[Entries on spatial positioning]
══════════════════════════════
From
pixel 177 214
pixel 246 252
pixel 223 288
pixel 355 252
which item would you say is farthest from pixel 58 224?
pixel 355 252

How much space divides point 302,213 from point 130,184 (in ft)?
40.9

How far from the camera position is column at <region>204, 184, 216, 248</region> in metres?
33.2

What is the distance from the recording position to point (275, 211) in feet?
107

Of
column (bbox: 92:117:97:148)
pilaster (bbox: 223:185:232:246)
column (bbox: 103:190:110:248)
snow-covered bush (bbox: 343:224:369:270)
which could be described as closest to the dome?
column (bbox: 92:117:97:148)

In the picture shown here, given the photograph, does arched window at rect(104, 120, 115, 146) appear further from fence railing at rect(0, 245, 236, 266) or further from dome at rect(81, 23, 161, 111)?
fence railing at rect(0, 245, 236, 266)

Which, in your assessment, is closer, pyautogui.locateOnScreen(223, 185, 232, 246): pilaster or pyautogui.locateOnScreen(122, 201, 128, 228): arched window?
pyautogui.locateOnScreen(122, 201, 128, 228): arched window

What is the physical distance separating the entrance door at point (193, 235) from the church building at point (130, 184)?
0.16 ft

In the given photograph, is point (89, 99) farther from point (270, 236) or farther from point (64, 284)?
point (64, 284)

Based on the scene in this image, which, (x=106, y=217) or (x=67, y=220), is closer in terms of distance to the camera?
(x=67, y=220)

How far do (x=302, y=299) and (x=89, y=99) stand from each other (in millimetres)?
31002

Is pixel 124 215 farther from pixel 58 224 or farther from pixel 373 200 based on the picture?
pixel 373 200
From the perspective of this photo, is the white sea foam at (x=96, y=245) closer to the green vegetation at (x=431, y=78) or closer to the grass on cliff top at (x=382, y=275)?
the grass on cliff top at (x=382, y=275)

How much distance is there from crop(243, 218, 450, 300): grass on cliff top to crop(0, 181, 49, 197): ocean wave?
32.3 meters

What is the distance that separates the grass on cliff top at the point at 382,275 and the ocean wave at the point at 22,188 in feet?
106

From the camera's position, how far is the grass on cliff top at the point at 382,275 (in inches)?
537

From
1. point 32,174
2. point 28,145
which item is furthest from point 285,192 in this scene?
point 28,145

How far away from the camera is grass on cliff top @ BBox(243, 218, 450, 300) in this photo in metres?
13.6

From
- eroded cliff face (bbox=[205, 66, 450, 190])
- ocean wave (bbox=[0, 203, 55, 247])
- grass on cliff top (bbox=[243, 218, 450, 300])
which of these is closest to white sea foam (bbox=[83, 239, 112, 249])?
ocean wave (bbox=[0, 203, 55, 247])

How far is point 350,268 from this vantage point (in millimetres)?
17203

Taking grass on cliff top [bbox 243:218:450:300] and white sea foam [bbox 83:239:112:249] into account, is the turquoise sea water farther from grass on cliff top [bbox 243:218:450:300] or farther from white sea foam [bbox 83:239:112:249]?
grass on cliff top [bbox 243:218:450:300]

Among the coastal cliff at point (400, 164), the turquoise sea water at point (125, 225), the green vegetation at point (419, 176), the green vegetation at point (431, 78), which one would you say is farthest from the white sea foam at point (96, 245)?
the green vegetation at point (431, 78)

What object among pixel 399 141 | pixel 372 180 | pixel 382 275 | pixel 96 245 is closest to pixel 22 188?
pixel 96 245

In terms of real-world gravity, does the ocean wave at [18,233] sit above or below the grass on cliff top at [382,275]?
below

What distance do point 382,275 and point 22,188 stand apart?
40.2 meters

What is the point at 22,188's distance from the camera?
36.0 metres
══════════════════════════════
■ WRITTEN PROBLEM: Repeat all the entries exactly as given.

■ RESULT:
From
pixel 177 214
pixel 246 252
pixel 223 288
pixel 355 252
which item would you say is farthest from pixel 58 224?
pixel 355 252

How much space divides point 302,213 from point 130,184 (in ft)?
40.9

How far from the camera position is column at <region>204, 184, 216, 248</region> in metres?
33.2

What is the distance from the recording position to point (275, 211) in feet?
107

Of
column (bbox: 92:117:97:148)
pilaster (bbox: 223:185:232:246)
column (bbox: 103:190:110:248)
snow-covered bush (bbox: 343:224:369:270)
which could be described as closest to the dome?
column (bbox: 92:117:97:148)

In the picture shown here, given the photograph, does arched window at rect(104, 120, 115, 146) appear further from fence railing at rect(0, 245, 236, 266) or further from dome at rect(81, 23, 161, 111)?
fence railing at rect(0, 245, 236, 266)

Which, in your assessment, is closer, pyautogui.locateOnScreen(223, 185, 232, 246): pilaster or pyautogui.locateOnScreen(122, 201, 128, 228): arched window?
pyautogui.locateOnScreen(122, 201, 128, 228): arched window

What is the physical distance separating the entrance door at point (193, 235) from the church building at point (130, 184)?
0.16 ft

In the given photograph, is point (89, 99) farther from point (270, 236) or farther from point (64, 284)?
point (64, 284)

Based on the scene in this image, which, (x=106, y=217) or (x=67, y=220), is closer in terms of distance to the camera?
(x=67, y=220)

How far do (x=302, y=299) and (x=89, y=99) stand from each other (in millimetres)?
31002

Is pixel 124 215 farther from pixel 58 224 or farther from pixel 373 200 based on the picture?
pixel 373 200
From the perspective of this photo, is the white sea foam at (x=96, y=245) closer to the green vegetation at (x=431, y=78) or closer to the grass on cliff top at (x=382, y=275)?
the grass on cliff top at (x=382, y=275)

How much distance is there from crop(243, 218, 450, 300): grass on cliff top to crop(0, 181, 49, 197): ocean wave?
32.3 meters

What is the distance that separates the grass on cliff top at the point at 382,275 and the ocean wave at the point at 22,188 in feet?
106

From the camera's position, how far is the grass on cliff top at the point at 382,275 (in inches)?
537

From
1. point 32,174
2. point 28,145
which item is furthest from point 285,192 in this scene?
point 28,145

How far away from the camera is grass on cliff top @ BBox(243, 218, 450, 300) in this photo in metres?
13.6

From
- eroded cliff face (bbox=[205, 66, 450, 190])
- ocean wave (bbox=[0, 203, 55, 247])
- grass on cliff top (bbox=[243, 218, 450, 300])
which of these is closest to white sea foam (bbox=[83, 239, 112, 249])?
ocean wave (bbox=[0, 203, 55, 247])

How far is point 350,268 from this vantage point (in millimetres)?
17203

Taking grass on cliff top [bbox 243:218:450:300] and white sea foam [bbox 83:239:112:249] into account, is the turquoise sea water farther from grass on cliff top [bbox 243:218:450:300] or farther from white sea foam [bbox 83:239:112:249]?
grass on cliff top [bbox 243:218:450:300]

Among the coastal cliff at point (400, 164), the turquoise sea water at point (125, 225), the green vegetation at point (419, 176), the green vegetation at point (431, 78), which one would you say is farthest from the white sea foam at point (96, 245)?
the green vegetation at point (431, 78)

What object among pixel 399 141 | pixel 372 180 | pixel 382 275 | pixel 96 245 is closest to pixel 22 188?
pixel 96 245

In terms of real-world gravity, does the ocean wave at [18,233] sit above or below the grass on cliff top at [382,275]?
below

What distance do point 382,275 and point 22,188 stand apart?
40.2 meters

What is the point at 22,188's distance from the camera?
36.0 metres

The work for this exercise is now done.